Structure of neutron stars with unified equations of state
We present a set of three unified equations of states (EoSs) based on the nuclear energy-density functional (EDF) theory.These EoSs are based on generalized Skyrme forces fitted to essentially all experimental atomic mass data and constrained to reproduce various properties of infinite nuclear matter as obtained from many-body calculations using realistic two- and three-body interactions. The structure of cold isolated neutron stars is discussed in connection with some astrophysical observations.
💡 Research Summary
This paper presents three unified equations of state (EoSs) for neutron‑star matter that are derived from nuclear energy‑density functional (EDF) theory using generalized Skyrme forces. The authors first fit the Skyrme parameters to essentially the entire set of experimentally measured atomic masses, ensuring that the resulting functional reproduces binding energies, charge radii, and other ground‑state observables across the nuclear chart. In parallel, they impose constraints from many‑body calculations based on realistic two‑ and three‑nucleon interactions, requiring the EDF to match key properties of infinite nuclear matter such as saturation density, symmetry energy, incompressibility, the slope of the symmetry energy (L), and the effective nucleon mass. By satisfying both the finite‑nucleus data and the infinite‑matter constraints, the three EoSs achieve a high degree of internal consistency and are termed “unified” because they describe the crust and core with the same underlying interaction.
In the crust region, the authors employ a Thomas‑Fermi approach combined with Wigner‑Seitz cells to model non‑uniform matter, ensuring a smooth transition to the homogeneous core at the crust‑core boundary. The core is treated as β‑equilibrated matter composed of neutrons, protons, electrons, and, where appropriate, muons or exotic particles. The three EoSs differ mainly in their high‑density stiffness and the value of L, allowing the authors to explore how these nuclear‑physics parameters affect macroscopic neutron‑star observables.
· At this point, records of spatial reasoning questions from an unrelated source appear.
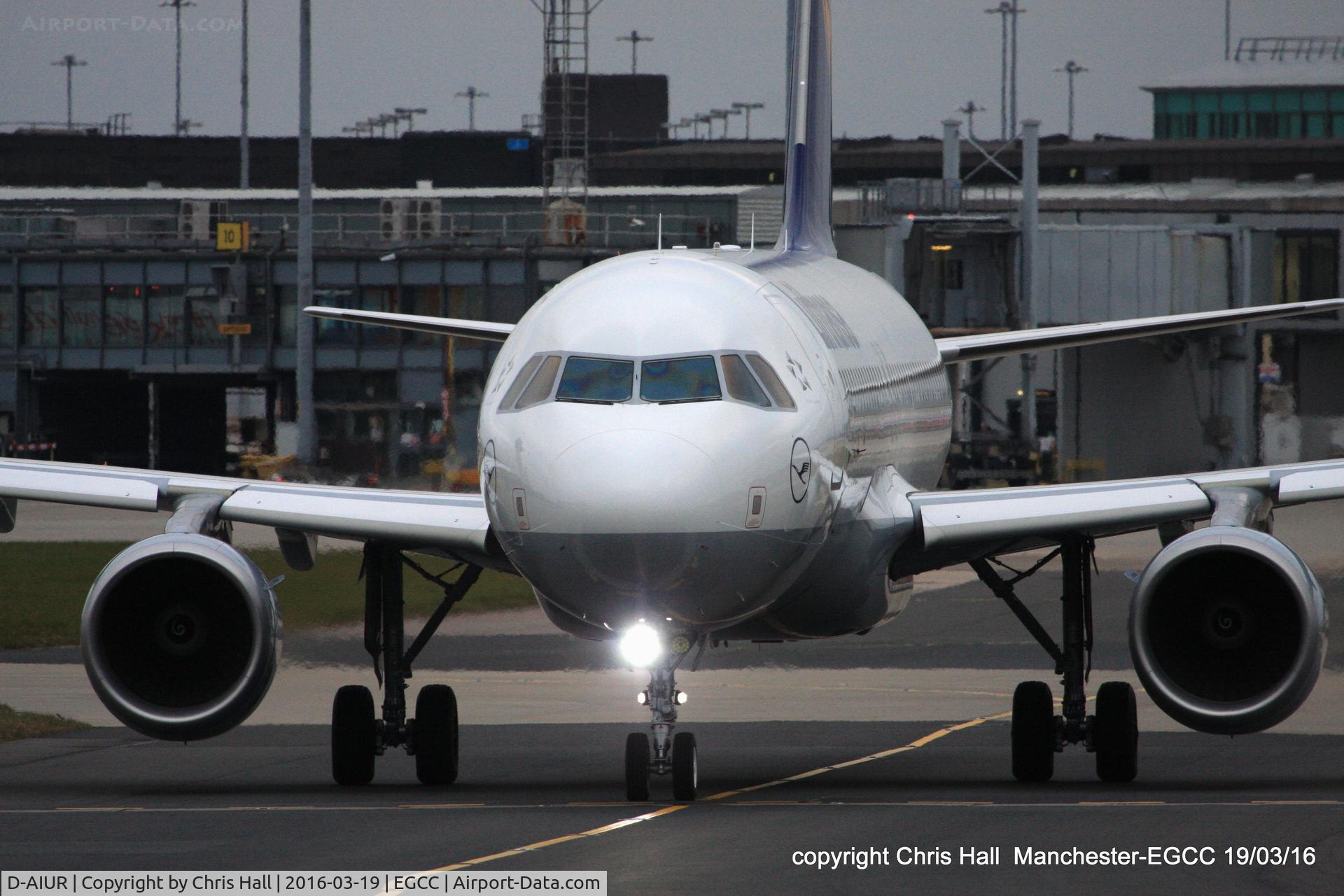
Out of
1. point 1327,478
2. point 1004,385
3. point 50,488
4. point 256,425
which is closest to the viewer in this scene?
point 1327,478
Using each unified EoS, the Tolman‑Oppenheimer‑Volkoff equations are solved to obtain mass‑radius (M‑R) curves, the maximum gravitational mass (M_max), the radius of a canonical 1.4 M_⊙ star (R_1.4), and the tidal deformability Λ. The results are compared with recent astrophysical constraints: the existence of ≳2.0 M_⊙ pulsars (e.g., PSR J0740+6620), radius estimates from NICER (≈12–14 km for 1.4 M_⊙ stars), and the tidal‑deformability limits derived from the GW170817 binary‑neutron‑star merger (Λ_1.4≈190–580). The authors find that models with a larger symmetry‑energy slope L tend to produce larger radii but, because they are generally softer at the highest densities, yield slightly lower maximum masses. This trade‑off highlights the importance of simultaneously fitting low‑density nuclear data and high‑density many‑body calculations.
The unified nature of the EoSs also enables a consistent calculation of crust thickness and its impact on global properties such as the moment of inertia and pulsar glitch behavior. The crust thickness is found to be about 0.5–1 km, representing roughly 5 % of the total stellar radius, and variations in crust properties translate into measurable differences in the moment of inertia, which is relevant for interpreting glitch observations.
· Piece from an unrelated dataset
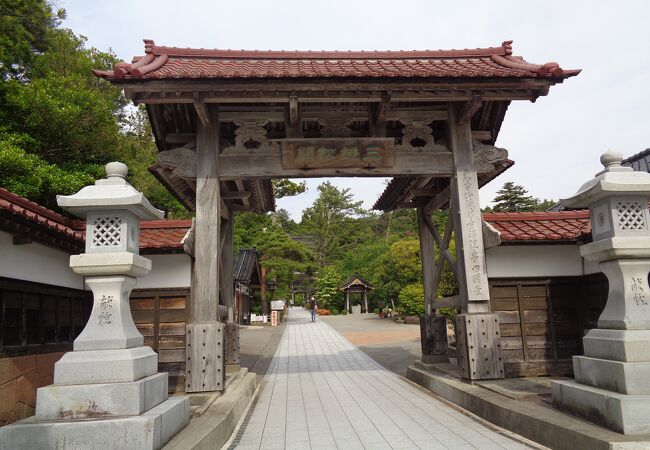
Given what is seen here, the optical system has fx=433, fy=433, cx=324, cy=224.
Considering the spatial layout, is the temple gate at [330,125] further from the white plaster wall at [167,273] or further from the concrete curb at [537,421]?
the white plaster wall at [167,273]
Overall, the study demonstrates that a single nuclear EDF, calibrated to both finite‑nucleus observables and realistic many‑body nuclear matter calculations, can provide a coherent description of neutron‑star structure from the outer crust to the deep core. The three unified EoSs satisfy current observational constraints and offer a valuable framework for future multi‑messenger astrophysics, where improved radius measurements, gravitational‑wave detections, and pulsar timing will further tighten the link between nuclear microphysics and macroscopic neutron‑star phenomena.